> [GOAL] Reproduce exactly the lines below, starting with the line that contains "Among options point" and ending with the last line of the records, both included, and nothing else.

> [MATERIAL FOR THIS EXERCISE]
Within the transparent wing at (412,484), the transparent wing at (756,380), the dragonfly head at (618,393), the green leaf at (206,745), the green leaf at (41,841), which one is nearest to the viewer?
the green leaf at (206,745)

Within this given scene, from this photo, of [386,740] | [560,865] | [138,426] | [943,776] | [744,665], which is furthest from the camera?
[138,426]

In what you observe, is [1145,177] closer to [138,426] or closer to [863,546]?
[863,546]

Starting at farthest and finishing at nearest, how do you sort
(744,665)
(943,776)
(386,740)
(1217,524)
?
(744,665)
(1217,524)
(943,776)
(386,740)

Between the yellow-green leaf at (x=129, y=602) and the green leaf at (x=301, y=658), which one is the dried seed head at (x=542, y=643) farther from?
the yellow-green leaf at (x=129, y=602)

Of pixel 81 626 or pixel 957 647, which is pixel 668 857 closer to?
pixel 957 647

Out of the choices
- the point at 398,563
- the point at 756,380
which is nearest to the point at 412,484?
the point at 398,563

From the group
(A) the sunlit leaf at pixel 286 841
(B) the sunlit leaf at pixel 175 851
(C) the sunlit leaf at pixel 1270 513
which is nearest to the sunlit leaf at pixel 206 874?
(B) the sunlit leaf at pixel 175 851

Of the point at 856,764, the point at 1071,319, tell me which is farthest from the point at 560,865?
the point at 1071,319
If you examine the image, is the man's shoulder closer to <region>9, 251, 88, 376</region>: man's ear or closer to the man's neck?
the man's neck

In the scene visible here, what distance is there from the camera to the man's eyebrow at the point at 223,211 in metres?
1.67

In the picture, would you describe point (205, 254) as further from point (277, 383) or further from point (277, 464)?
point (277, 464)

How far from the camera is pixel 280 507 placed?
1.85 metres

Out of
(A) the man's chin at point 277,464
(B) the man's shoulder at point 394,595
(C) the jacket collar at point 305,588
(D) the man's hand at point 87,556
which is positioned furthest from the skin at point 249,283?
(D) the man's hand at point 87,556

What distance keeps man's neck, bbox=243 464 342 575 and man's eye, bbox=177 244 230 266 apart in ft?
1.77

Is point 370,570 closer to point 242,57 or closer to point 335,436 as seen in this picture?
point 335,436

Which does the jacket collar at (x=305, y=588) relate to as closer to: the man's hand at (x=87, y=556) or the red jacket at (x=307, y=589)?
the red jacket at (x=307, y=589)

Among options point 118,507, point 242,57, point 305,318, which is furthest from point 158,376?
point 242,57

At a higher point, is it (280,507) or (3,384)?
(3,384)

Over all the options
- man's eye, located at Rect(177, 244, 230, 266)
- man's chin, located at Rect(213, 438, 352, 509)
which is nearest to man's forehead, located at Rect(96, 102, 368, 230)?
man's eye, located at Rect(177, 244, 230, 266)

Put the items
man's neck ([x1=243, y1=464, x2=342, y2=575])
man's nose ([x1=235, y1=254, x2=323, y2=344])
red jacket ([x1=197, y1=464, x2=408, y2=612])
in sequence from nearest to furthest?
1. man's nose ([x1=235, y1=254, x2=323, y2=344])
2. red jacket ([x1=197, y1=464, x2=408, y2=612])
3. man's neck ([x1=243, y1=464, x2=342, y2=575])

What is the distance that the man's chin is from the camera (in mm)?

> [WRITTEN ANSWER]
Among options point 118,507, point 242,57, point 305,318, which is furthest from point 158,376?
point 242,57

At a higher point, is it (280,507) or (3,384)?
(3,384)

Over all the options
- man's eye, located at Rect(177, 244, 230, 266)
- man's chin, located at Rect(213, 438, 352, 509)
which is nearest to man's forehead, located at Rect(96, 102, 368, 230)?
man's eye, located at Rect(177, 244, 230, 266)

Put the items
man's neck ([x1=243, y1=464, x2=342, y2=575])
man's nose ([x1=235, y1=254, x2=323, y2=344])
red jacket ([x1=197, y1=464, x2=408, y2=612])
in sequence from nearest to furthest?
1. man's nose ([x1=235, y1=254, x2=323, y2=344])
2. red jacket ([x1=197, y1=464, x2=408, y2=612])
3. man's neck ([x1=243, y1=464, x2=342, y2=575])

What is the distance that the man's chin is from the camera (in mm)?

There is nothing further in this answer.